German roadster, based on the BMW Z4

The Bovensiepen Spider is a roadster produced by German automobile manufacturer Bovensiepen. Based on the BMW Z4 (G29), production is scheduled to commence with deliveries beginning in the first quarter of 2027.

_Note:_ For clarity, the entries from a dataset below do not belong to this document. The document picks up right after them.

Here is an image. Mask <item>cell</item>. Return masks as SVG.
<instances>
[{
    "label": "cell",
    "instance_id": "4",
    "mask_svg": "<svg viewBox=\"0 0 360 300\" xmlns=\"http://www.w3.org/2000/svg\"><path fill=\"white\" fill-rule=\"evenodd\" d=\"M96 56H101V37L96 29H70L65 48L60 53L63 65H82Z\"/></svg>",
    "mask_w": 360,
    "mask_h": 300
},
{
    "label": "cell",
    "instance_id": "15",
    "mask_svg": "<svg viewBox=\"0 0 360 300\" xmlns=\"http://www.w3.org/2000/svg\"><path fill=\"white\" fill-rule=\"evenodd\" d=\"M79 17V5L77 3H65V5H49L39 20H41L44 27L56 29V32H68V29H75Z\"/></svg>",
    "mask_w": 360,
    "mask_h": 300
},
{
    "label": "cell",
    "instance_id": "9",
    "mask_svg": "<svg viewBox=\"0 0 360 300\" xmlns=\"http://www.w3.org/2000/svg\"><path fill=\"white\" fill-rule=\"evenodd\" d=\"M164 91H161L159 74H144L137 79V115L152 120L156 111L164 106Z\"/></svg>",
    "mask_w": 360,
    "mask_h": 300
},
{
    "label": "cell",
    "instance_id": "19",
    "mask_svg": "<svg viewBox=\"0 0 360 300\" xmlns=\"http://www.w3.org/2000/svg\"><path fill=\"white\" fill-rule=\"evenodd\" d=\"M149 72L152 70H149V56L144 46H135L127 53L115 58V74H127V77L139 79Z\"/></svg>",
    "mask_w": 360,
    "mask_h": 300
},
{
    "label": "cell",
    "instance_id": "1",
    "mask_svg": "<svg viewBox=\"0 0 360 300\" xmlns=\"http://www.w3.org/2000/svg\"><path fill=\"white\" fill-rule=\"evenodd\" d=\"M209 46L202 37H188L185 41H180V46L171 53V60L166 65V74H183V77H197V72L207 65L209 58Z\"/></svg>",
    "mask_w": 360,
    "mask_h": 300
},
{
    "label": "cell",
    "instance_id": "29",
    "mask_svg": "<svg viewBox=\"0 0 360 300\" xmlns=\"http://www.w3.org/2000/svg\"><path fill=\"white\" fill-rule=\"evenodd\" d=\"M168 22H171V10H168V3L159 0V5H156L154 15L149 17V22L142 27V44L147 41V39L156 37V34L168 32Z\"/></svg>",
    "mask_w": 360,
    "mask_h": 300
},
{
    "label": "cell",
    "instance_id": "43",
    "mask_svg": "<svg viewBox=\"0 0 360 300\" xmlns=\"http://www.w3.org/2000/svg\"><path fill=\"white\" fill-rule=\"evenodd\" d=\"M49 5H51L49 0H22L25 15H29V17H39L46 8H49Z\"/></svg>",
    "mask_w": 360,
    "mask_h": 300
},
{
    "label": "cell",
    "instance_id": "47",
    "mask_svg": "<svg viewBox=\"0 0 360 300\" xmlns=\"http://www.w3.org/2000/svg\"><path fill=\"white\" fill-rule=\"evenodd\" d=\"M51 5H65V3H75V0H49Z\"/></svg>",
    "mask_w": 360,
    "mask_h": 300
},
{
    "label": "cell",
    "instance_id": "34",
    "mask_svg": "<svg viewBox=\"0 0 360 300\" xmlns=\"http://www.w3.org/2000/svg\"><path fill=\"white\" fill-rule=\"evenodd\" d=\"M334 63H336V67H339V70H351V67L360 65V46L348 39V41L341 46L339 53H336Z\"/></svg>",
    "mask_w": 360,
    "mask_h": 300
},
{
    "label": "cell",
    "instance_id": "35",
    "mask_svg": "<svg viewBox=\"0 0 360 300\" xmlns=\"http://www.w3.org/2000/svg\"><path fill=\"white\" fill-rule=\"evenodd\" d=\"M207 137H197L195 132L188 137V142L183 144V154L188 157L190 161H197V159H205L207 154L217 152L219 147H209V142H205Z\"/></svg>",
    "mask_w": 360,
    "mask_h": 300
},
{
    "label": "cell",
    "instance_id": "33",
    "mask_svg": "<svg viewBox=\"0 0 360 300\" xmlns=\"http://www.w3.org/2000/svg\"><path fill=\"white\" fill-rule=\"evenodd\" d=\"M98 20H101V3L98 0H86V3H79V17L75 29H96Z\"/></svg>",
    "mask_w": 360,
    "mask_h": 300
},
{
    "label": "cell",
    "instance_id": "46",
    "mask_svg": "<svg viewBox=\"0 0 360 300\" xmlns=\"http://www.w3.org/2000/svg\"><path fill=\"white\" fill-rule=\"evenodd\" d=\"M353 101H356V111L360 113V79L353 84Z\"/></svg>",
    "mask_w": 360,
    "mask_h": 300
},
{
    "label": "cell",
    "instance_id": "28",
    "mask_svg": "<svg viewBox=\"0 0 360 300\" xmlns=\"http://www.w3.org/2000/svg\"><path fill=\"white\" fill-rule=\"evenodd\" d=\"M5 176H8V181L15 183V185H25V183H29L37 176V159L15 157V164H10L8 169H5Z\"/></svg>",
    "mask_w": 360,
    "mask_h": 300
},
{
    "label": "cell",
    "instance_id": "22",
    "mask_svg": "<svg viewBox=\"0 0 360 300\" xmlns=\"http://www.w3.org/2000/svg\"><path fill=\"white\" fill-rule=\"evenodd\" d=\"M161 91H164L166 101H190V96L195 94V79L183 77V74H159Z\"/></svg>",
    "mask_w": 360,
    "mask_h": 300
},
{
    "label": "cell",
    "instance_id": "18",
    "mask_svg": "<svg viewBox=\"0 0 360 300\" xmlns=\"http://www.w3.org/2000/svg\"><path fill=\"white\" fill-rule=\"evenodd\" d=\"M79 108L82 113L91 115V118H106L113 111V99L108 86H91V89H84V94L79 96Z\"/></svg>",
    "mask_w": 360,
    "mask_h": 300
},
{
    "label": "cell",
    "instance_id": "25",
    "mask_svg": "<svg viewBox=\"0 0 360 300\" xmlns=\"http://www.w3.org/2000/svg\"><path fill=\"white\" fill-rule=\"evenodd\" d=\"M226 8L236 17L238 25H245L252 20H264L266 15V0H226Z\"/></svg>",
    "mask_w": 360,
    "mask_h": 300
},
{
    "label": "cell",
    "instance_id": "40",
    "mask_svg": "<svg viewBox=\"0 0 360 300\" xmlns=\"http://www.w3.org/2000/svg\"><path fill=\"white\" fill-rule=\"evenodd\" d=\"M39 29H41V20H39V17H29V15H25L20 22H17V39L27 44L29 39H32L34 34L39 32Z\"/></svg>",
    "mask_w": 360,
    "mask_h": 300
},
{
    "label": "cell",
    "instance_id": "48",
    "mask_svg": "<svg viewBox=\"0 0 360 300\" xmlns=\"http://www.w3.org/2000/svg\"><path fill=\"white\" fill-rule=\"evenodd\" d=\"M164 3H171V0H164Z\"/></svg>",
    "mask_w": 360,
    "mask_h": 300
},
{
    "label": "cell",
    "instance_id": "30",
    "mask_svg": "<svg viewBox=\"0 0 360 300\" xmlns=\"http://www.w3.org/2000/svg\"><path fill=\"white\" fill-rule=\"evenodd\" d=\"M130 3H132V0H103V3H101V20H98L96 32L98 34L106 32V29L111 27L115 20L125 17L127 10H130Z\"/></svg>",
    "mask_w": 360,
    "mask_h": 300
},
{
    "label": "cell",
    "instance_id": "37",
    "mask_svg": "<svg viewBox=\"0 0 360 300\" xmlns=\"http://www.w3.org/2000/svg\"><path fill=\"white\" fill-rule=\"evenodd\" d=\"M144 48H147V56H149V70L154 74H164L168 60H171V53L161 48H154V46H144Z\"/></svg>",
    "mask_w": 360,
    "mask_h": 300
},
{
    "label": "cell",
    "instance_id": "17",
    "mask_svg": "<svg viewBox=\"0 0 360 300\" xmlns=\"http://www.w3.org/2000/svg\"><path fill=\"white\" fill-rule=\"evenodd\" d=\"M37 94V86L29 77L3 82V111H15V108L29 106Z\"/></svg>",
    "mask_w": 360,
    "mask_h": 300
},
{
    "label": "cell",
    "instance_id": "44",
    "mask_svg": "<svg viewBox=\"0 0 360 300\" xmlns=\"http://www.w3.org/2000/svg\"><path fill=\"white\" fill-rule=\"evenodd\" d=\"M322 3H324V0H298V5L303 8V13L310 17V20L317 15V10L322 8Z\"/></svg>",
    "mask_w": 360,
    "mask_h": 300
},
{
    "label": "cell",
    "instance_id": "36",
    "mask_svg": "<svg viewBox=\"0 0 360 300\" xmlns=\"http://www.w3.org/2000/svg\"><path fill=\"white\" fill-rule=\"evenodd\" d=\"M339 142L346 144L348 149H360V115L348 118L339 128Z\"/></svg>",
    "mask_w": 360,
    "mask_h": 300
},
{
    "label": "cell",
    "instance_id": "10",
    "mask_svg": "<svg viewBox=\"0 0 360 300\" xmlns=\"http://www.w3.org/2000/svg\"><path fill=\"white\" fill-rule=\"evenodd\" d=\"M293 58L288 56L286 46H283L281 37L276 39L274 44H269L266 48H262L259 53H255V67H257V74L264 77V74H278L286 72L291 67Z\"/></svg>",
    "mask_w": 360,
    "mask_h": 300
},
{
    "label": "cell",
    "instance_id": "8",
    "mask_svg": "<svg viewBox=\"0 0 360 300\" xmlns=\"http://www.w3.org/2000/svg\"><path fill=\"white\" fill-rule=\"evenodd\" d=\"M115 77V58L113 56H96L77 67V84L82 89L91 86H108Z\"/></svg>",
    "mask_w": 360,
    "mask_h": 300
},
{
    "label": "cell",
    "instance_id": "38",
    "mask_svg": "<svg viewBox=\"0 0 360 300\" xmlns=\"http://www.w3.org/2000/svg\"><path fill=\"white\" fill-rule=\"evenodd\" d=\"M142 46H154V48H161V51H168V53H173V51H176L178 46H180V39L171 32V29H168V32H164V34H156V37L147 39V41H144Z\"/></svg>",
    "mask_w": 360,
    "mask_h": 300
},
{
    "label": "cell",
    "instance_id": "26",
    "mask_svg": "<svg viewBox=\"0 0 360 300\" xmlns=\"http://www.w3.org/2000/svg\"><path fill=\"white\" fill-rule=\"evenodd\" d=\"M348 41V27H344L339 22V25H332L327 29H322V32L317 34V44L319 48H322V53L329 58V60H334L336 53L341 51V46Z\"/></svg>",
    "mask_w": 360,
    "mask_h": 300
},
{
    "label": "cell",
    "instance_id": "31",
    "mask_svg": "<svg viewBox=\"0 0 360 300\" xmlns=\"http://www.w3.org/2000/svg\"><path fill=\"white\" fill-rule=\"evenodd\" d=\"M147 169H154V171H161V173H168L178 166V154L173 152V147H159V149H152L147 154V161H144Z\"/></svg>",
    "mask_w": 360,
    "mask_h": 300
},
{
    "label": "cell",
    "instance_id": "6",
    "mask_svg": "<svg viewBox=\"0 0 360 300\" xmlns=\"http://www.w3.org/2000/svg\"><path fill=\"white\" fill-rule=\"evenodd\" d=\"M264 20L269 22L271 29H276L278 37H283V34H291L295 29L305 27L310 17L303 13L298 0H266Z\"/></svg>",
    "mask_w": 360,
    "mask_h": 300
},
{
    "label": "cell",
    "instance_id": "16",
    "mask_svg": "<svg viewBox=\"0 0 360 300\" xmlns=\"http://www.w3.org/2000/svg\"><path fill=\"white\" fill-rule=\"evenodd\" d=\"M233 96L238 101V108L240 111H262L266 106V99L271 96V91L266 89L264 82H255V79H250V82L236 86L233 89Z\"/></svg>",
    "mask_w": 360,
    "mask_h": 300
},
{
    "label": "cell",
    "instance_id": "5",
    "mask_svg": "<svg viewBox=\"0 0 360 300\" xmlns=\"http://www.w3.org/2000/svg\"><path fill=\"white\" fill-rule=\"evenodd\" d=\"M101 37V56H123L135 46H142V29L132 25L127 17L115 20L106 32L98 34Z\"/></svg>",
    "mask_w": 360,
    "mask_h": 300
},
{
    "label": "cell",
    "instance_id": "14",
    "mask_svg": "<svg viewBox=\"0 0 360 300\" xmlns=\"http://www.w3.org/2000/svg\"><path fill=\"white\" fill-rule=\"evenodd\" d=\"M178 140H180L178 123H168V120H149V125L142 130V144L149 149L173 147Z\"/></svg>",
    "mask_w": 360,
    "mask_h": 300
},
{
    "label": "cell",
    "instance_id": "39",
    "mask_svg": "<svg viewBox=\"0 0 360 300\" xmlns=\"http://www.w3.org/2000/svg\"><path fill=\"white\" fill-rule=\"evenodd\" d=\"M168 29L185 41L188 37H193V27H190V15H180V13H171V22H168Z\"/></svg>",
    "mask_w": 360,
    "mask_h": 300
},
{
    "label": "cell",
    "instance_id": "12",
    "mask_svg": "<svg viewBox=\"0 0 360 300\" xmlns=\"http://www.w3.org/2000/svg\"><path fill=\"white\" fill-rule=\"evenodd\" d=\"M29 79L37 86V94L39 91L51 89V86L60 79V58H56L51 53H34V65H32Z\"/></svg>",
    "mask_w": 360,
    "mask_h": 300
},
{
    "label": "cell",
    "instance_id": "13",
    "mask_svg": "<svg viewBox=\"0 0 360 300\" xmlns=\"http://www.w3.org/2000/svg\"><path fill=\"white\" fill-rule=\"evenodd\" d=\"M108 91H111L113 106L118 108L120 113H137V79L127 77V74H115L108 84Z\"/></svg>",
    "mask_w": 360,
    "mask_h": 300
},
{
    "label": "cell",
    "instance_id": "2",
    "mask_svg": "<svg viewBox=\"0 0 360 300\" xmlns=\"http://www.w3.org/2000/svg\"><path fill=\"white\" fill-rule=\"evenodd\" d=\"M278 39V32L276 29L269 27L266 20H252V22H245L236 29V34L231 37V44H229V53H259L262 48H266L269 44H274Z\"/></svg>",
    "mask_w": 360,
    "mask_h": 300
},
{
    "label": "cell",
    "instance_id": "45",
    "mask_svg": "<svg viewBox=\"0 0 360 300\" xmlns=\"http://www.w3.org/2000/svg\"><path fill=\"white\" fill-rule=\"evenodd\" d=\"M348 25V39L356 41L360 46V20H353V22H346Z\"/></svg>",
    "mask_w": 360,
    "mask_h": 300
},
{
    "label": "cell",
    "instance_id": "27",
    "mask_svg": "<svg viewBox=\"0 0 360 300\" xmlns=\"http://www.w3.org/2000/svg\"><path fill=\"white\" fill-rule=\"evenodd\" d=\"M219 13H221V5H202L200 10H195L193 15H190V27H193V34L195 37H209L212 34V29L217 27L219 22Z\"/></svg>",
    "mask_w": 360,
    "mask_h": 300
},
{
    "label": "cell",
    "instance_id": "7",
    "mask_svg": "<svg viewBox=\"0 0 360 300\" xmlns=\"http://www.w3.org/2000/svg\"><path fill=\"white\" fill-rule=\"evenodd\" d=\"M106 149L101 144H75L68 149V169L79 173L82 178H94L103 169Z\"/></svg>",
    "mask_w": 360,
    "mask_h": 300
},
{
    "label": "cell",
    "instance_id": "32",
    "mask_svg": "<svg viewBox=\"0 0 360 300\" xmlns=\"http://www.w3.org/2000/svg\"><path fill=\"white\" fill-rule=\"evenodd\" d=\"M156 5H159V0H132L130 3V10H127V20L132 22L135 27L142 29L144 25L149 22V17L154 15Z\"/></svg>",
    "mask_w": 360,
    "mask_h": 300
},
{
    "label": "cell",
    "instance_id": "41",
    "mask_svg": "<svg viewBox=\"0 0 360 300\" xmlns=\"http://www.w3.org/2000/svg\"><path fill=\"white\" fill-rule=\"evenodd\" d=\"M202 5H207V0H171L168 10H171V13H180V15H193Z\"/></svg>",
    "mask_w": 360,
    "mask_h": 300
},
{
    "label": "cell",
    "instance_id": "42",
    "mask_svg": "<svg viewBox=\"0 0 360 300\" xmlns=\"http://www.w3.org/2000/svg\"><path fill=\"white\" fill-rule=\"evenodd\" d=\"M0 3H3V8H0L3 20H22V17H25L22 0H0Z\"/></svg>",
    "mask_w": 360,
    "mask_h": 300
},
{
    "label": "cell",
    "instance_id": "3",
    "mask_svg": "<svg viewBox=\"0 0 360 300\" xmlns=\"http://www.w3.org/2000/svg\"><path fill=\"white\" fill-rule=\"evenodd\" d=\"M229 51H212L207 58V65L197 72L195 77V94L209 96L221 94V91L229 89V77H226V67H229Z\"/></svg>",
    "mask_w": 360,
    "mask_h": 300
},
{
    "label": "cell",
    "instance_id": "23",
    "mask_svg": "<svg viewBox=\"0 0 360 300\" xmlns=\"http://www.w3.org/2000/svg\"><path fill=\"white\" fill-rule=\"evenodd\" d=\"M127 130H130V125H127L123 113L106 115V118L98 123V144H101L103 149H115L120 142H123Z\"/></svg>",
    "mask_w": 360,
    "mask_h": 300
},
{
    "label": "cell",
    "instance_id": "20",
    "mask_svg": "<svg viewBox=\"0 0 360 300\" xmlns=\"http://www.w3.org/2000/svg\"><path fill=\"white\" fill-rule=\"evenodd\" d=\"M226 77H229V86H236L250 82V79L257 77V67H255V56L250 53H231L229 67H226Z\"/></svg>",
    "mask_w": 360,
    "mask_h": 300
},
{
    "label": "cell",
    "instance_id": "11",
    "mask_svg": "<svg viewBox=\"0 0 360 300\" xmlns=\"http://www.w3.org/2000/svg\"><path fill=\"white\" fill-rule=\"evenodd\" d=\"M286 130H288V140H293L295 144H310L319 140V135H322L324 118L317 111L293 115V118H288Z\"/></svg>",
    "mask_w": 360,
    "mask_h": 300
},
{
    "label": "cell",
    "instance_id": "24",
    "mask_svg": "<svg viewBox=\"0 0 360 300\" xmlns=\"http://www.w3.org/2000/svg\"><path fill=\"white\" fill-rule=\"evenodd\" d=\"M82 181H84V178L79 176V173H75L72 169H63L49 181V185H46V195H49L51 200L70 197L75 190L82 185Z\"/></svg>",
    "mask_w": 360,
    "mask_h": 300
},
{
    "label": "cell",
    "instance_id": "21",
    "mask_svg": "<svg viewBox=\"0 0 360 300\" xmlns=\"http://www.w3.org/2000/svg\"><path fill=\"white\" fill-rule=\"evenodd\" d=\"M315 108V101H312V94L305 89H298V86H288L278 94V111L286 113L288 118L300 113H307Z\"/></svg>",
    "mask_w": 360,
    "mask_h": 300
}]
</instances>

== Development and launch ==
The limited-edition Spider, based on the BMW Z4 (G29) and limited to 99 units, was unveiled in September 2026, although production of the BMW model had already ceased in March 2026. Deliveries are scheduled to begin in the first quarter of 2027. The Z4 design was adapted for the Bovensiepen model by Frank Stephenson.

== Specifications ==
The Spider has a soft top and is 4.33 meters long. Compared to the Z4, the front splitter, wheel arch vents, and side skirts were among the changes. The chassis was also optimized. The three-liter inline six-cylinder B58 gasoline engine from the BMW Z4 M40i was revised and now produces 320 kW (435 hp) in the Spider. The roadster is said to accelerate from 0 to 100 km/h in 4.2 seconds. The top speed is 260 km/h, or 295 km/h with the optional Performance Package.